Study debunks ‘depression genes’ hypotheses
Over the past quarter-century, researchers have published hundreds of studies suggesting a small set of particular genes or gene-variants plays a substantial role in boosting susceptibility to depression. Such papers fueled hopes that clinicians could soon use genetic testing to simply identify those at risk, and drug companies could develop medications to counteract a few genetically-driven culprits.
But a new University of Colorado Boulder study assessing genetic and survey data from 620,000 individuals found that the 18 most highly-studied candidate genes for depression are actually no more associated with it than randomly chosen genes.
The previous studies were incorrect— or “false positives”—and the scientific community should abandon what are known as “candidate gene hypotheses,” the authors conclude.
“This study confirms that efforts to find a single gene or handful of genes which determine depression are doomed to fail,” said lead author Richard Border, a graduate student and researcher at the Institute for Behavioral Genetics.
Adds senior author Matthew Keller, an associate professor of Psychology and Neuroscience:
“We are not saying that depression is not heritable at all. It is. What we are saying is that depression is influenced by many many variants, and individually each of those has a miniscule effect.”
For the study, published in the American Journal of Psychiatry, the authors looked at 18 genes which have appeared at least 10 times in depression-focused studies.
Among them was a gene called SLC6A4, involved in the transport of the neurochemical serotonin. Research dating back 20 years suggests that people with a certain “short” version of the gene are at significantly greater risk of depression, particularly when exposed to early life trauma.
The researchers also looked at genes involved in the production of brain-derived neurotrophic factor (BDNF) a protein involved in nerve formation, and the neurotransmitter dopamine.

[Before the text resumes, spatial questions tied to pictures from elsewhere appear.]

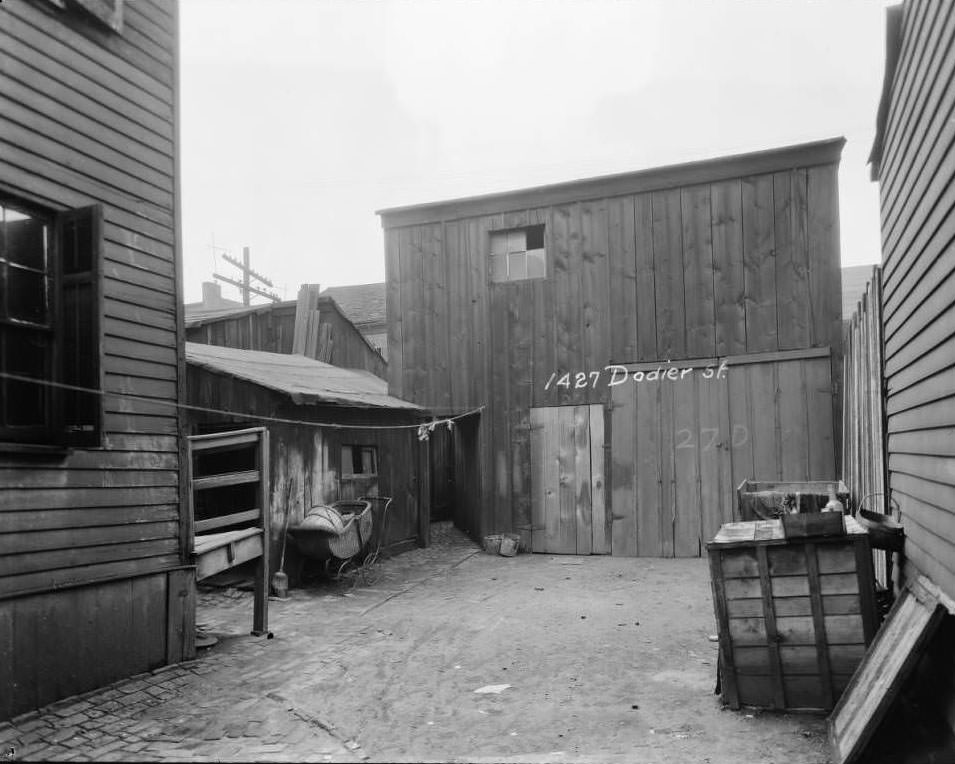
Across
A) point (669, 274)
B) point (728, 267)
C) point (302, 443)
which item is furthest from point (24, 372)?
point (728, 267)

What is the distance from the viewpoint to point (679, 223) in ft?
37.9

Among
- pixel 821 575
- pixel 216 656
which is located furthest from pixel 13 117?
pixel 821 575

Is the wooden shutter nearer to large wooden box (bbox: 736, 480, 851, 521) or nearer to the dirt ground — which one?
the dirt ground

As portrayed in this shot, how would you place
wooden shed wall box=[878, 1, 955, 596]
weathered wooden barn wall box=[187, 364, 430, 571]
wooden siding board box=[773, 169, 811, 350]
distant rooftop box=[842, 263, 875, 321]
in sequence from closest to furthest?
1. wooden shed wall box=[878, 1, 955, 596]
2. weathered wooden barn wall box=[187, 364, 430, 571]
3. wooden siding board box=[773, 169, 811, 350]
4. distant rooftop box=[842, 263, 875, 321]

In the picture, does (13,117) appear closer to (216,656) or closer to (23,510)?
(23,510)

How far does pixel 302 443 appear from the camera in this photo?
1031 cm

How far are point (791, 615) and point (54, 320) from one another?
19.0 ft

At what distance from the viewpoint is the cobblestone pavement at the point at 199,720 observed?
176 inches

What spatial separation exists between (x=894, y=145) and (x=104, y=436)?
6790 mm

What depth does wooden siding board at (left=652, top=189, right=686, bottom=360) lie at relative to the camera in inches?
452

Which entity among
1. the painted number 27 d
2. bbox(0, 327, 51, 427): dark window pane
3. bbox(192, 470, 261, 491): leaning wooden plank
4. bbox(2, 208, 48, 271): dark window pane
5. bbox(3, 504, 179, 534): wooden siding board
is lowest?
bbox(3, 504, 179, 534): wooden siding board

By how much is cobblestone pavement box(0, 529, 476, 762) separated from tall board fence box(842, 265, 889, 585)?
16.4ft

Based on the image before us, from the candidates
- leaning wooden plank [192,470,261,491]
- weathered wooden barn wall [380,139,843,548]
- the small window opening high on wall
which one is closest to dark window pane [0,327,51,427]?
leaning wooden plank [192,470,261,491]

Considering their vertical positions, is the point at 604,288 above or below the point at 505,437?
above
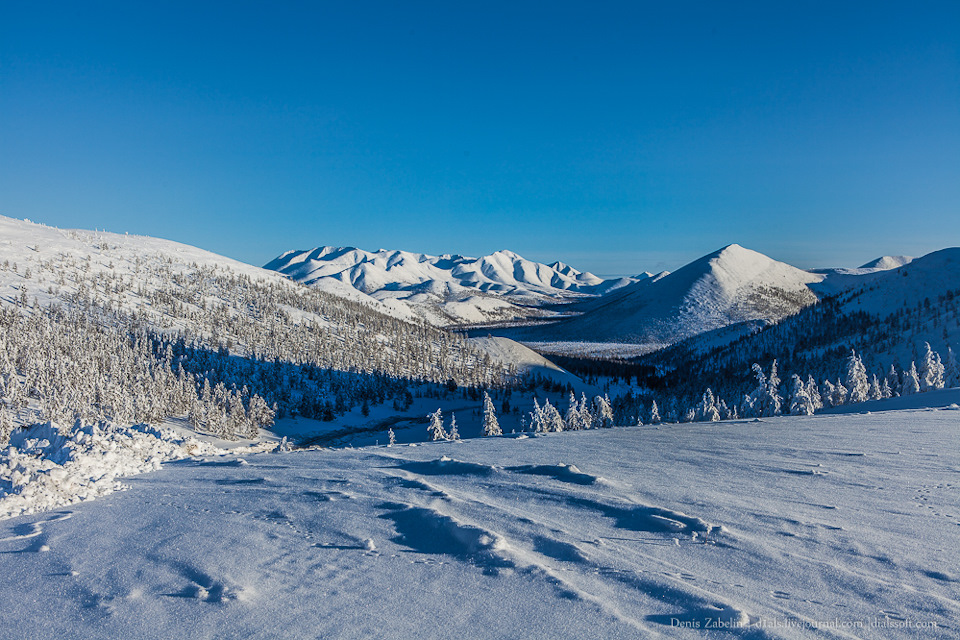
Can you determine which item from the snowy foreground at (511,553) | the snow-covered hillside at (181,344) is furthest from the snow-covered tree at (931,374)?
the snow-covered hillside at (181,344)

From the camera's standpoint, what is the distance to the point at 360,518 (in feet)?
25.1

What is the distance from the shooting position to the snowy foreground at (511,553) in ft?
15.6

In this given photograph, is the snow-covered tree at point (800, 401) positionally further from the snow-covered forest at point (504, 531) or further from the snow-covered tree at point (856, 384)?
the snow-covered forest at point (504, 531)

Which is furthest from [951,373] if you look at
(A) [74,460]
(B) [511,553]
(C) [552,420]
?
(A) [74,460]

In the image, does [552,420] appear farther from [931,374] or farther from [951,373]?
[951,373]

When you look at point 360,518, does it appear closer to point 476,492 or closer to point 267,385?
point 476,492

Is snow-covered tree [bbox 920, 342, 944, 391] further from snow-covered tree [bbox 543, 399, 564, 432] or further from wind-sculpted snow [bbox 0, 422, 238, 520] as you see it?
wind-sculpted snow [bbox 0, 422, 238, 520]

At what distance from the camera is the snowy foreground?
15.6 feet

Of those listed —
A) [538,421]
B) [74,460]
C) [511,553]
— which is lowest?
[538,421]

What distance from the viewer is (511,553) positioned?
607 centimetres

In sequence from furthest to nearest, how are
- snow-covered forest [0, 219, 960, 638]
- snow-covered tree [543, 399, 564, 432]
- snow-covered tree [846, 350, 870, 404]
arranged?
snow-covered tree [543, 399, 564, 432]
snow-covered tree [846, 350, 870, 404]
snow-covered forest [0, 219, 960, 638]

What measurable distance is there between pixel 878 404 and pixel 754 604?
26308 mm

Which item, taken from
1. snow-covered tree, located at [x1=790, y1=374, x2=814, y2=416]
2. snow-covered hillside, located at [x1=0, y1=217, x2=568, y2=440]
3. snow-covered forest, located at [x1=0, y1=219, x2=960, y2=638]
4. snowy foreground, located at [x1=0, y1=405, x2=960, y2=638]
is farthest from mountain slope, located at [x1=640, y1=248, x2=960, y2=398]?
snowy foreground, located at [x1=0, y1=405, x2=960, y2=638]

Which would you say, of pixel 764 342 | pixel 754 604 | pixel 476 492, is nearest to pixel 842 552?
pixel 754 604
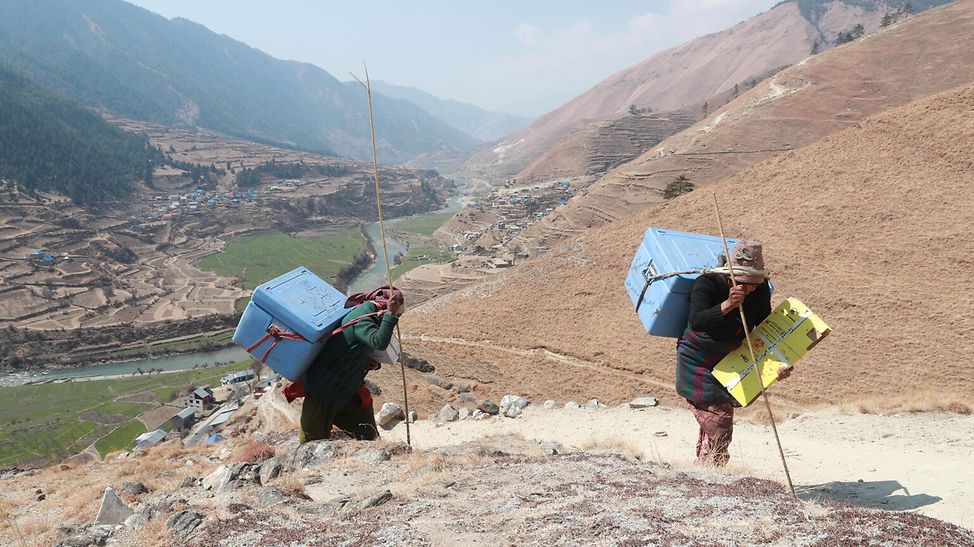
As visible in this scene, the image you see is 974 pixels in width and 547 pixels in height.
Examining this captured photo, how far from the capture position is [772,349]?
17.0 feet

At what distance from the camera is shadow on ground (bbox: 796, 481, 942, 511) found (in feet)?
15.4

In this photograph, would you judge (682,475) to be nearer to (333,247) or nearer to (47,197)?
(333,247)

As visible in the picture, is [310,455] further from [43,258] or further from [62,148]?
[62,148]

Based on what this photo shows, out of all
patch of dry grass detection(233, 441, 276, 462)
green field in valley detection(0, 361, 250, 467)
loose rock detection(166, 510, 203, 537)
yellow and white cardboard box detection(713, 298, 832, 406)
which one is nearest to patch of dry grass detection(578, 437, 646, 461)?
yellow and white cardboard box detection(713, 298, 832, 406)

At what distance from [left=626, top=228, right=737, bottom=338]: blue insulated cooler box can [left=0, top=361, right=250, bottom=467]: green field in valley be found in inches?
1616

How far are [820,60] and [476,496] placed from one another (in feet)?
292

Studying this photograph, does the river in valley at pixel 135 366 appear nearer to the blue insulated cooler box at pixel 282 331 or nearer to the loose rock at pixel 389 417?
the loose rock at pixel 389 417

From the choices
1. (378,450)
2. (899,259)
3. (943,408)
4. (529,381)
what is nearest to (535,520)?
(378,450)

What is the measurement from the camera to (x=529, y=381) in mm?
18828

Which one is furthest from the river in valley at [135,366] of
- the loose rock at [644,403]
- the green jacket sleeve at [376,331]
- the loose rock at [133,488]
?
the green jacket sleeve at [376,331]

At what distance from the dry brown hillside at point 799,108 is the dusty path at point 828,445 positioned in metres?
44.0

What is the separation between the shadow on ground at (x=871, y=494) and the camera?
4.69 m

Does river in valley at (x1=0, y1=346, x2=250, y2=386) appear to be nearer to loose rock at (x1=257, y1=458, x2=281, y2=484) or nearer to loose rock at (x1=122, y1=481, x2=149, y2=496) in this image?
loose rock at (x1=122, y1=481, x2=149, y2=496)

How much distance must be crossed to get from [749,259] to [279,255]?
316 feet
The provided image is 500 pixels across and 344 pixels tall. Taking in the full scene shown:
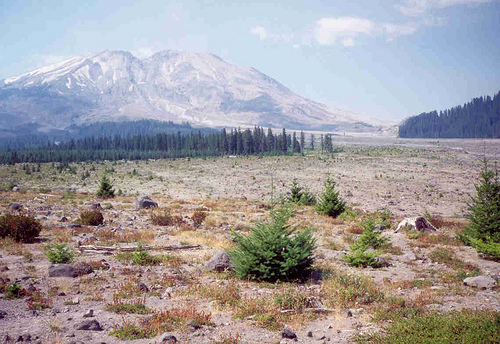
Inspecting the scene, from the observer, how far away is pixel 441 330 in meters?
6.90

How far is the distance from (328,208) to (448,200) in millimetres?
20155

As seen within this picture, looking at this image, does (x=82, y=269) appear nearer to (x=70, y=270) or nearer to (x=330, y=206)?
(x=70, y=270)

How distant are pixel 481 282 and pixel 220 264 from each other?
851cm

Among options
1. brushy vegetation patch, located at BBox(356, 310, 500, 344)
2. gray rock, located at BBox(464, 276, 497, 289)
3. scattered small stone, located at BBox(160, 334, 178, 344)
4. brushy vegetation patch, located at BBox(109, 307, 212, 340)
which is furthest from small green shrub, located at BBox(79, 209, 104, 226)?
gray rock, located at BBox(464, 276, 497, 289)

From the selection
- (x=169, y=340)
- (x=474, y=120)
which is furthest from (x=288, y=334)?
(x=474, y=120)

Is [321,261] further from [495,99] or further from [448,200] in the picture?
[495,99]

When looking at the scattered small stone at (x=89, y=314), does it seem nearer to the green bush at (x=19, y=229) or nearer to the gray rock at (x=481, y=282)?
the green bush at (x=19, y=229)

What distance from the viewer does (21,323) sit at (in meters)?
7.55

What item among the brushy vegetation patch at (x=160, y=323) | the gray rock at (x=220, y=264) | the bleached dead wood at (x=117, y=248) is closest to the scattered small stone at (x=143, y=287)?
the brushy vegetation patch at (x=160, y=323)

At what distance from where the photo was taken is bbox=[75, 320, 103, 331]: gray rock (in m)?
7.44

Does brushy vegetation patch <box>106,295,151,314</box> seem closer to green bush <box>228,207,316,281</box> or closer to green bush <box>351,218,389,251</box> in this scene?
green bush <box>228,207,316,281</box>

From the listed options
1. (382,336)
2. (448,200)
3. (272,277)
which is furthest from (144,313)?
(448,200)

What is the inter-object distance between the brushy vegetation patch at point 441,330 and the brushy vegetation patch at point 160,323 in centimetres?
370

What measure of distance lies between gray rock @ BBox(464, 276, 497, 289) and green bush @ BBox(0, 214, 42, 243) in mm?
17732
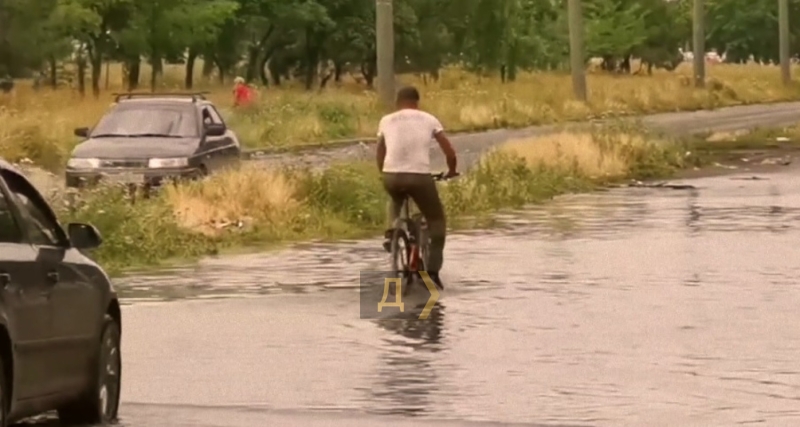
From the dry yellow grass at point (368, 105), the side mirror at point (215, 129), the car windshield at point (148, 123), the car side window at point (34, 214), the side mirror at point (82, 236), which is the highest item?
the car side window at point (34, 214)

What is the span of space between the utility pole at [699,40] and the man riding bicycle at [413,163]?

Using genetic and survey data gathered from individuals via the UK Biobank, 23andMe, and the Psychiatric Genomics Consortium, they set out to see if any of the genes, or gene variants, were associated with depression either alone or when combined with an environmental factor like childhood trauma or socioeconomic diversity.
The study is the largest and most comprehensive investigation to date of historic depression candidate genes.
“We found that, as a set, these candidate genes are no more related to depression than any random gene out there,” said Keller. “The results, even to us, were a little bit stunning.”
Keller notes that in the field of genetics, scientists have known for years that candidate-gene hypotheses were flawed. But hopeful researchers in other fields, including psychology, have continued to publish studies—often based on smaller sample sizes—which have kept the idea of a small set of “depression genes” alive.
“It’s like in ‘The Emporer Wears No Clothes.’ There’s just nothing there,” said Keller. “I hope this is the final nail in the coffin for those kind of studies.”
He and Border stress that their findings do not mean that research into the genetic underpinnings of depression should cease. Instead, they say, it should acknowledge that the genetic architecture of depression is more complicated than once thought.
By understanding the thousands of genes associated with the disease, and what they do, researchers can ultimately come up with more accurate “polygenic scores” to predict risk and still potentially develop drugs designed to counteract that risk, they said.
In the meantime, Border says, consumers should be wary of claims that individual genes have large effects on complex behaviors.
While risk of some medical conditions, like breast cancer and Alzheimer’s disease, has been clearly linked to individual genes, it’s not so simple with traits like depression.